> To be done
Please lay out the data as a Markdown table with the columns Row and Line, starting at the line that contains "Considering the items" and ending at the end of the data. Give each line its own numbered row and skip any blank lines.

> Records provided
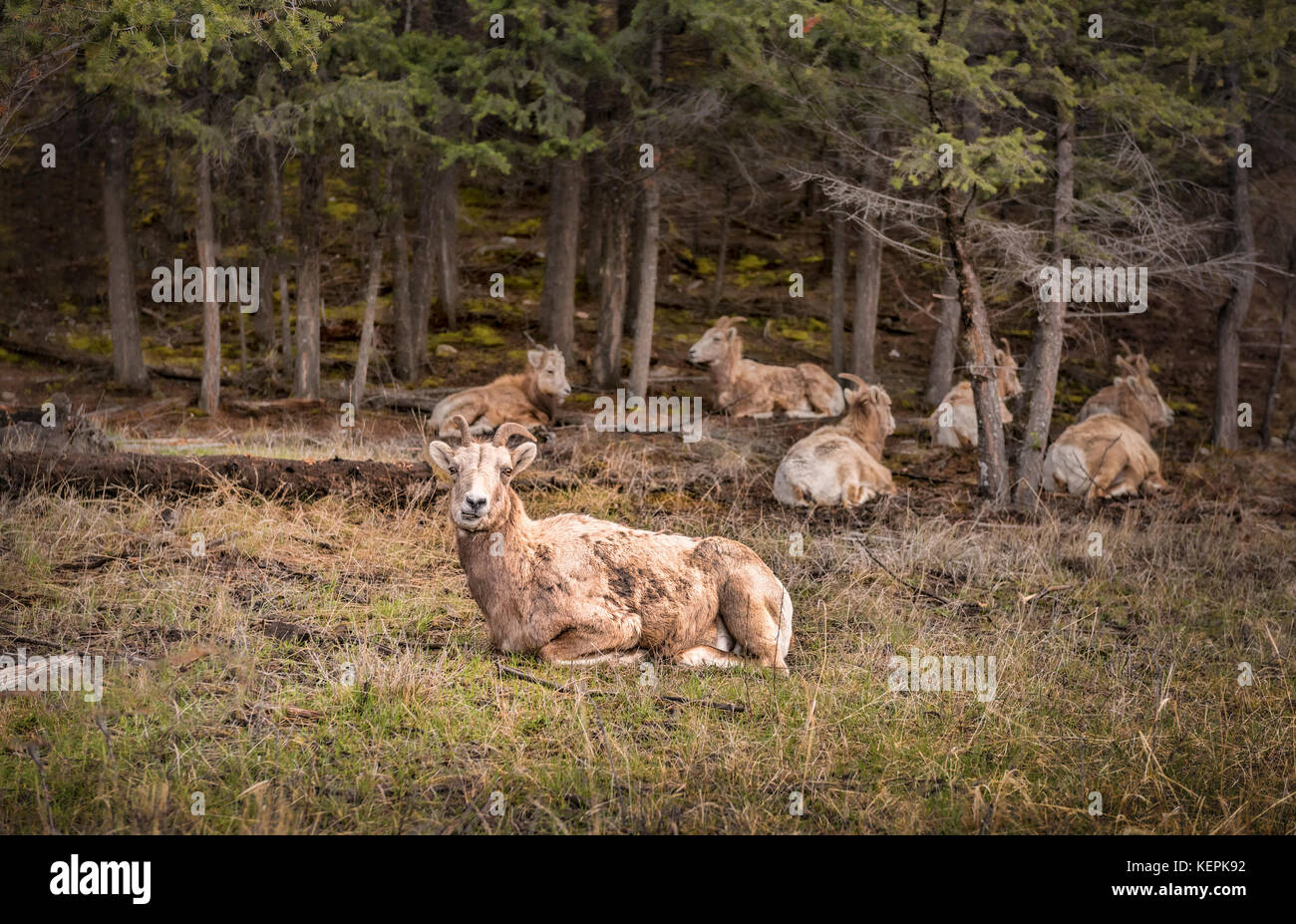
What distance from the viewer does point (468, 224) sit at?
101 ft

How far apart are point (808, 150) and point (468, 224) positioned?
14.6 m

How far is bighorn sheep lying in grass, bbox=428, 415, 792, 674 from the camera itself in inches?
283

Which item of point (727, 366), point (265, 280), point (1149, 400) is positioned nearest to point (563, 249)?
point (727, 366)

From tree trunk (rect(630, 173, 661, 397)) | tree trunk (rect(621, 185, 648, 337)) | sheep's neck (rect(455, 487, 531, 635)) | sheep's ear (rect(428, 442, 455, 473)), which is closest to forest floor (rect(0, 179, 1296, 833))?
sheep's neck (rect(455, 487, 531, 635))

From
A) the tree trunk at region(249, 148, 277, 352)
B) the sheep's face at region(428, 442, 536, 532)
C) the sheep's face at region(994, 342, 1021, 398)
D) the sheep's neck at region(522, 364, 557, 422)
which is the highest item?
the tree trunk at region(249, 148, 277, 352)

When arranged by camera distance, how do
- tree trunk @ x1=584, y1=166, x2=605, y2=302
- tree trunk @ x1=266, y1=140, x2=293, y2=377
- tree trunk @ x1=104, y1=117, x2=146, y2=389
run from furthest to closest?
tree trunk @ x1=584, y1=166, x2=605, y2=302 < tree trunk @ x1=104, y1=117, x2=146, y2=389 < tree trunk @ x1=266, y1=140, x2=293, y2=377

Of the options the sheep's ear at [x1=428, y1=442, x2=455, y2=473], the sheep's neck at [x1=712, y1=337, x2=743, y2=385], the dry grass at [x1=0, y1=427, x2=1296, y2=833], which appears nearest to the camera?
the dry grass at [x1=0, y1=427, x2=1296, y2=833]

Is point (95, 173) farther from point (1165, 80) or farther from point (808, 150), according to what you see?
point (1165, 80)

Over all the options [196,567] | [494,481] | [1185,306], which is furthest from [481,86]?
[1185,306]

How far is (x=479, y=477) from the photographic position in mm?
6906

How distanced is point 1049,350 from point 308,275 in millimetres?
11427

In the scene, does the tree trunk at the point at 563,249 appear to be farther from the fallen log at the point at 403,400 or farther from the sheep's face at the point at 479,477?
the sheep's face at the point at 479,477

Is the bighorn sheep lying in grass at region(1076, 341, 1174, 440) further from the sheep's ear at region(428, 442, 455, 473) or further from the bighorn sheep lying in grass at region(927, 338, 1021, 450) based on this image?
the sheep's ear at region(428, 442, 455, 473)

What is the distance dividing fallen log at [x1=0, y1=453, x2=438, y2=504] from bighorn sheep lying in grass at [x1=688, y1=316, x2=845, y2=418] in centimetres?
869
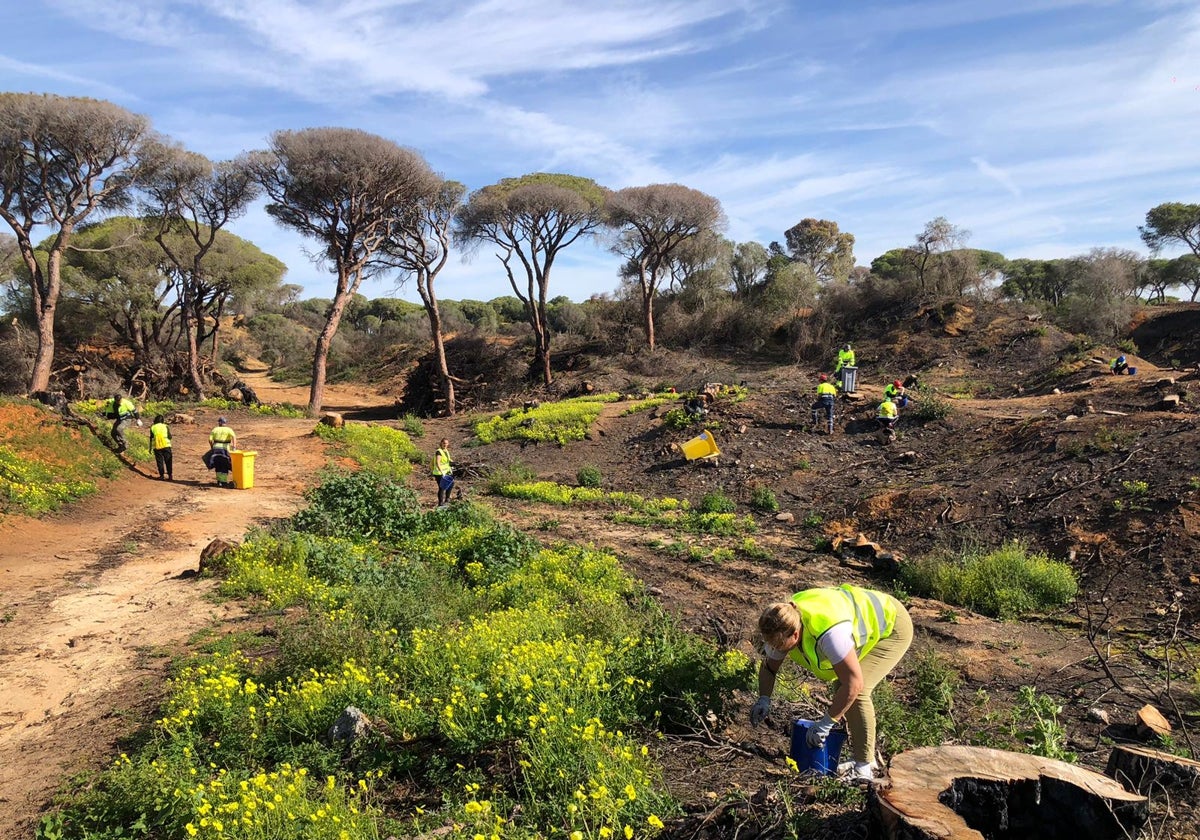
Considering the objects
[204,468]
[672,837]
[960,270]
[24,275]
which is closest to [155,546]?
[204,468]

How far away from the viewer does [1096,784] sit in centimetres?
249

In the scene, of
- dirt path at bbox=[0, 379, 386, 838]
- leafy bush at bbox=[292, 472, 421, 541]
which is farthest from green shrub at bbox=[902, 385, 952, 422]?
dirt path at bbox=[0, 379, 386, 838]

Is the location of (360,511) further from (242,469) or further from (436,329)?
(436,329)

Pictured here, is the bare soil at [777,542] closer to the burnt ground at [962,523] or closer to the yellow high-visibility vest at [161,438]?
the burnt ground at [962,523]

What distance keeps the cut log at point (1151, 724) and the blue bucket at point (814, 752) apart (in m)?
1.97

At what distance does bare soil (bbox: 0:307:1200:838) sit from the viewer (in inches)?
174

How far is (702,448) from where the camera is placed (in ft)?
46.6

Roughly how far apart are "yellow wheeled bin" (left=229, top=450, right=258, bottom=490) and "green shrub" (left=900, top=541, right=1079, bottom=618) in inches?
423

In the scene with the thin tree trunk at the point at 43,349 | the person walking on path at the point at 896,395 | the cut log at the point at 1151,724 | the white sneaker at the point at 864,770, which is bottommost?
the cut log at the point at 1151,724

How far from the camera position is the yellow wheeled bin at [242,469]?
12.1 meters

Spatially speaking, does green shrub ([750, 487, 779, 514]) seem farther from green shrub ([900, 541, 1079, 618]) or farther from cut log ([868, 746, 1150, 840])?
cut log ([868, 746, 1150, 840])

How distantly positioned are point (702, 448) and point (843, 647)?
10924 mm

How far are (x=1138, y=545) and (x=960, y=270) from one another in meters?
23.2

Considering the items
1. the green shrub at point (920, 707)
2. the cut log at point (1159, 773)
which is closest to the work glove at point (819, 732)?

> Finished task
| Row | Line |
|---|---|
| 1 | Considering the items |
| 2 | 1. the green shrub at point (920, 707) |
| 3 | 2. the cut log at point (1159, 773) |
| 4 | which is closest to the work glove at point (819, 732)? |